:: Problem requirements ::
In the text on getting a mortgage with high student loan debt, what is the most that most lenders believe should go toward housing costs?

:: Document section ::
# # #
According to StudentLoanHero.com, you can get a mortgage loan, even with high student loan debt. It’s all in how you manage the three most important factors in getting loan approval:
Down Payment: Twenty percent of the purchase price of the home is the benchmark down payment, but it’s possible to get a loan with a down payment as little as 3% such as the Fannie Mae HomeReady™ mortgage. Down payments can be gifts from parents, from your savings, or from state and local down payment assistance programs. No-down-payment loans for veterans are available from VA.gov and rural community loans from USDA.gov.
Credit Scores: Quickenloans.com says the minimum credit scores you need (between 580 and 620) depend on the type of loan you want. VA loans don’t require credit scores, but the private lenders who make the loans do have minimum credit score requirements, usually 580.
Debt-to-Income ratio: Debt-to-income (DTI) ratio means how much debt you have as a percentage of your income. Most lenders believe you should have no more than 28-31% of your gross monthly income put toward housing costs. Your total debt service should be no more than 10-13% of your gross monthly income. To lower your debt, start making higher payments to reduce the amount of credit card debt you have. You can also refinance your student loans to lower the payments, but be cautious about refinancing federal loans as you’ll lose certain protections like loan forbearance, loan forgiveness and income-based payments.
Most importantly, continue to pay down your loan by making payments on time and keep your credit score up. Be sure to give your lender a full picture of all your income sources and your current debt so they can help you determine your home buying power.
# # #
Phrase grounding data:
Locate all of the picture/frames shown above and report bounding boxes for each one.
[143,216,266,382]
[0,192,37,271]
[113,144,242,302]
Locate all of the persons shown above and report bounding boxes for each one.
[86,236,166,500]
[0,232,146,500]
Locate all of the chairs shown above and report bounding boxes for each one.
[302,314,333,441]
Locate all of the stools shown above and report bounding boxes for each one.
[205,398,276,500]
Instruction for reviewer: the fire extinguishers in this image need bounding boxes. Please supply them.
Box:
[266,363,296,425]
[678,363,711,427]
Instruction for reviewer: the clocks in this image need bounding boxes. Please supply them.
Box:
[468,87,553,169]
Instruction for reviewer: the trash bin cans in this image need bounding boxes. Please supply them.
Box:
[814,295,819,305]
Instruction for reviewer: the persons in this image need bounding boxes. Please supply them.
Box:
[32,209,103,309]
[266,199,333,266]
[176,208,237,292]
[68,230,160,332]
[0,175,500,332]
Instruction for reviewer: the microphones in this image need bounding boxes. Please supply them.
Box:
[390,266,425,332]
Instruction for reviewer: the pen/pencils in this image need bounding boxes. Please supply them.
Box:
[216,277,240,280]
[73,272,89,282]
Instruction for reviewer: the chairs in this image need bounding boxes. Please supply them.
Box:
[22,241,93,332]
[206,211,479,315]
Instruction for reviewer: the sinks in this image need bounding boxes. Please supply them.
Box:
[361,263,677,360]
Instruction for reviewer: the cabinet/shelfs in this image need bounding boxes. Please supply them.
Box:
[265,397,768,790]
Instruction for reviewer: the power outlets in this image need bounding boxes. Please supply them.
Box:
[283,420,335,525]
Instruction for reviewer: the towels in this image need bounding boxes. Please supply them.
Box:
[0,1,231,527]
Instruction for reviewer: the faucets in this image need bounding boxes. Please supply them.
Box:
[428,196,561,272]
# # #
:: Result of this exercise ::
No more than 28-31% of gross monthly income.